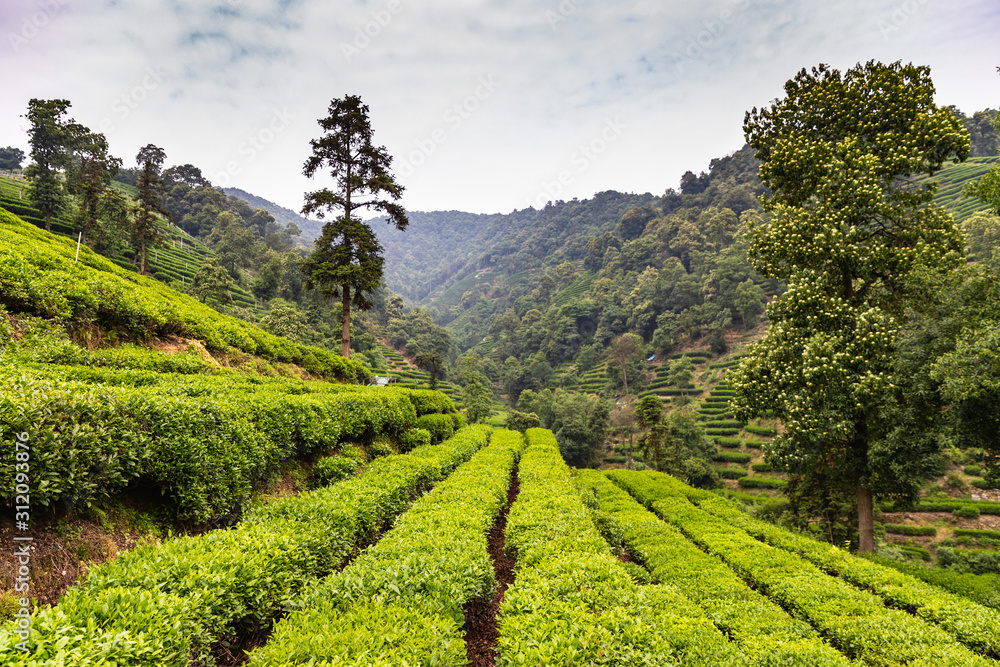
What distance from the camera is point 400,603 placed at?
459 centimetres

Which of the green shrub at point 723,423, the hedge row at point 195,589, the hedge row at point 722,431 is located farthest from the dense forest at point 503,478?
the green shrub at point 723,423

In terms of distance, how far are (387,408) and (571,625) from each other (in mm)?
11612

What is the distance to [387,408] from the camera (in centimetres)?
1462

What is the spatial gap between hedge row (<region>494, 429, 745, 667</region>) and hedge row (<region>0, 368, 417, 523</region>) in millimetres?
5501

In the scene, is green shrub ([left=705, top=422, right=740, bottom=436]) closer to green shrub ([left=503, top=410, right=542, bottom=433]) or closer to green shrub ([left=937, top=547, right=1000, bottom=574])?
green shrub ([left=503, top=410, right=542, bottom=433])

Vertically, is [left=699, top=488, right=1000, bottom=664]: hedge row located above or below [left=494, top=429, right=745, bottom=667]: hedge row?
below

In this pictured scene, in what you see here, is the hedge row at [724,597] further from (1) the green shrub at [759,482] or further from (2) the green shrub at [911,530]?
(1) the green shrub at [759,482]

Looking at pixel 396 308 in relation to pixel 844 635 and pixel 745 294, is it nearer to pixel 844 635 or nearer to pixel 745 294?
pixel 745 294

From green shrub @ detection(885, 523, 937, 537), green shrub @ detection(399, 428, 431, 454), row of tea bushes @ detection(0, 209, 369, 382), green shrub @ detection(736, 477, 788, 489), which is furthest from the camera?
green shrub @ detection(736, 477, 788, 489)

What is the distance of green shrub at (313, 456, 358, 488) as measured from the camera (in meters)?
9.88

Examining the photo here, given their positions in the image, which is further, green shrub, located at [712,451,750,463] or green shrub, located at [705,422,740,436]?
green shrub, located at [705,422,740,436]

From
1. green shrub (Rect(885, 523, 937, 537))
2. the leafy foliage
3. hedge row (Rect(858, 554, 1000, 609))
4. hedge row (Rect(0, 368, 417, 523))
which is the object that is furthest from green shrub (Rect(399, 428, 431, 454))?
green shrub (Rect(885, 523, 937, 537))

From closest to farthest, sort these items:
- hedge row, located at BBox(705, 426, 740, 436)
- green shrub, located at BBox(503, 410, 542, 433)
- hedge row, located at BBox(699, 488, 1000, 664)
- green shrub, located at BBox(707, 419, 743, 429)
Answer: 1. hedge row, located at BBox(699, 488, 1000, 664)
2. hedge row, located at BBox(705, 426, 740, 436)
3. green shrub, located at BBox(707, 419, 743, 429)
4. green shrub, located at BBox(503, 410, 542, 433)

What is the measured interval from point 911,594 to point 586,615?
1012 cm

---

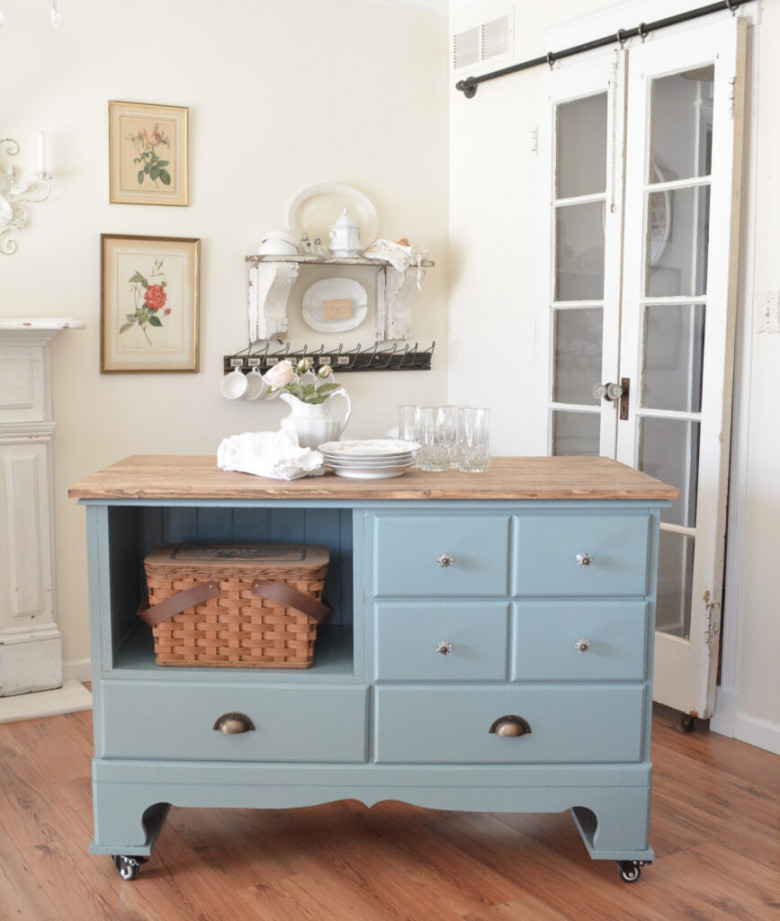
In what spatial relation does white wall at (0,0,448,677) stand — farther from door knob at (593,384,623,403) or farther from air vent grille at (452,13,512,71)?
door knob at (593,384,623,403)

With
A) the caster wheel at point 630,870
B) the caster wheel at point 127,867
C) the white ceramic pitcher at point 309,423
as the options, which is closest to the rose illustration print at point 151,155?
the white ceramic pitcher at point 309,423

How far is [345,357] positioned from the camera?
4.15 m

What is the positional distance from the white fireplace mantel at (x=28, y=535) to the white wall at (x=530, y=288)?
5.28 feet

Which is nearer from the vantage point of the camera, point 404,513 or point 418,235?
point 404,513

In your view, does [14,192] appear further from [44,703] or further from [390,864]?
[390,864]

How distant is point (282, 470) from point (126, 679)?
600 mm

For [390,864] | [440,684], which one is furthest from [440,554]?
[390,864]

==

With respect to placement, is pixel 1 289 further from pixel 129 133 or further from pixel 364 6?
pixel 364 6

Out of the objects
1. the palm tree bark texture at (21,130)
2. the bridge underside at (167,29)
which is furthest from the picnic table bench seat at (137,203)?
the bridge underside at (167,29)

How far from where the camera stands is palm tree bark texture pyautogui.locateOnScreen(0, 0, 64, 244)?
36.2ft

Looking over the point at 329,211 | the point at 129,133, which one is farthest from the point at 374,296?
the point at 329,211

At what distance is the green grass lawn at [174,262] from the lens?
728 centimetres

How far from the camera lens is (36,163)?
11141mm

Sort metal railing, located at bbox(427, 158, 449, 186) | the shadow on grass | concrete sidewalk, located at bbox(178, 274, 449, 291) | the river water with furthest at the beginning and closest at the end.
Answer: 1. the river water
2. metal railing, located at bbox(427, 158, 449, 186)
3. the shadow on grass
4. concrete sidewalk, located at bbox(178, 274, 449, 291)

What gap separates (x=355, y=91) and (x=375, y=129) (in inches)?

• _Problem to solve_: Rewrite the material starting at the line containing "Looking over the" and ending at the line containing "What gap separates", putting "viewpoint" in place of "camera lens" and leaving everything else unchanged.

• _Result_:
Looking over the point at 329,211 | the point at 129,133, which one is farthest from the point at 374,296?
the point at 329,211

At what distance is the green grass lawn at [174,262] from the lens?
728 centimetres

How far from the viewpoint is (36,163)?
11141mm

Sort metal railing, located at bbox(427, 158, 449, 186) | the shadow on grass | concrete sidewalk, located at bbox(178, 274, 449, 291) | the river water with furthest at the beginning and closest at the end.
Answer: 1. the river water
2. metal railing, located at bbox(427, 158, 449, 186)
3. the shadow on grass
4. concrete sidewalk, located at bbox(178, 274, 449, 291)

What gap separates (x=355, y=91) and (x=375, y=129) (in inches)?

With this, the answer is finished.